Trump Is An ‘Asteroid of Awfulness,’ U.K. Labour Party Says

  • Emily Thornberry calls U.S. president ‘a danger’ and ‘racist’
  • Trump canceled plans to open new embassy in London next month

Donald Trump is an “asteroid of awfulness,” said the U.K. Labour Party’s spokeswoman on foreign affairs, Emily Thornberry, deepening the rift between Britain’s main opposition and the U.S. president.

“He is an asteroid of awfulness that has fallen on this world,” Thornberry said in an interview on BBC television’s "Andrew Marr Show” on Sunday. “I think that he is a danger and I think that he is a racist.”

Emily Thornberry

Photographer: Jeff Overs/BBC

Thornberry’s remarks came after a week in which Trump called off a planned London visit next month to open the new U.S. Embassy, saying he didn’t like the deal to move the mission. He also was reported to have described Haiti and African nations as “shithole countries,” a comment that may have spurred Thornberry’s “racist” accusation. Trump has denied using the language.

The comments may have greater significance because Thornberry would be foreign secretary if Labour wins the next general election. While no vote is due until 2022, Prime Minister Theresa May runs a minority administration that’s vulnerable to defeats and the possibility of an early election. While May herself hasn’t had the easiest relationship with Trump, she’s relying on the U.S. as a partner for a future trade deal once Britain leaves the EU.

Lewis, Corbyn

“We’ve got a very strong, longstanding, hugely important relationship with the United States,” Conservative Party Chairman Brandon Lewis said on Sunday in an interview on the same BBC show. “We’ve got to make sure we’re developing and continuing that relationship beyond any of us as individuals.”

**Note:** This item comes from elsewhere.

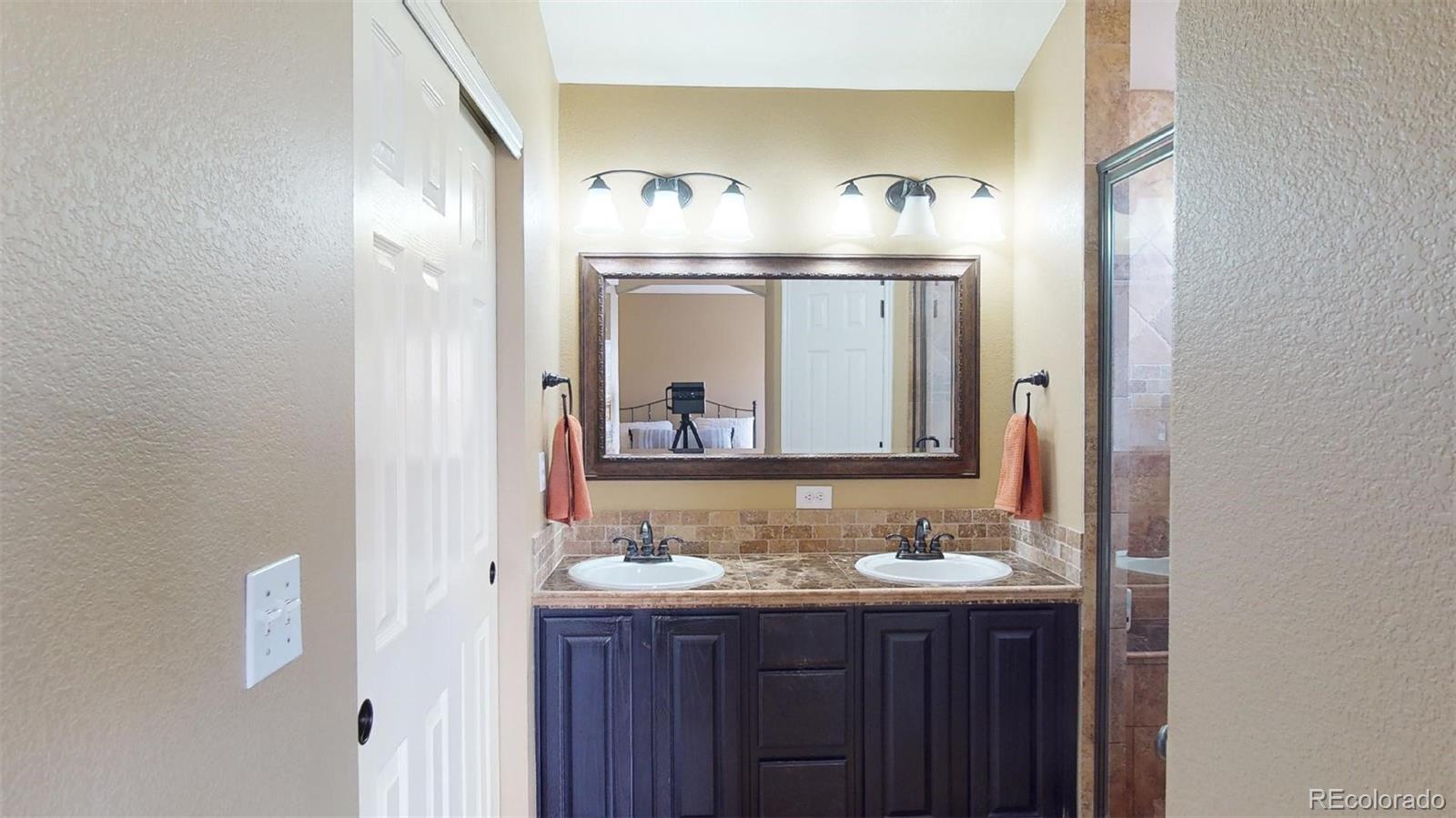 599 Timbervale Trail Highlands Ranch, CO 80129 - Photo 17 of 32 a bathroom with a sink and mirror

Labour leader Jeremy Corbyn amplified Thornberry’s attack and said if Trump had visited, “after his comments over the weekend about other countries, particularly in Africa, that the reaction against him would be huge.” He declined to say whether the relationship with the U.S. is Britain’s most important, pointing to the European Union, China, India and organizations like the United Nations as also important.

“The biggest disappointment of Donald Trump is, well apart from his endless offensive remarks about women, about minorities and about different faiths, is his failure to support international institutions like the United Nations and UNESCO,” Corbyn said.

Trump also has a poor relationship with London Mayor Sadiq Khan, one of Labour’s most prominent politicians. The two men have traded criticisms on Twitter. After Trump called off the visit, Khan said Trump “would without doubt have been met by mass peaceful protests” if he hadn’t canceled the trip. “It appears that President Trump got the message.”

Comments such as Sadiq’s don’t help Britain, Lewis said.

May has also clashed with Trump, notably after he re-tweeted three videos made by a far-right British group in November. She’s faced repeated criticisms domestically for offering to host the U.S. president on a state visit shortly after his inauguration a year ago.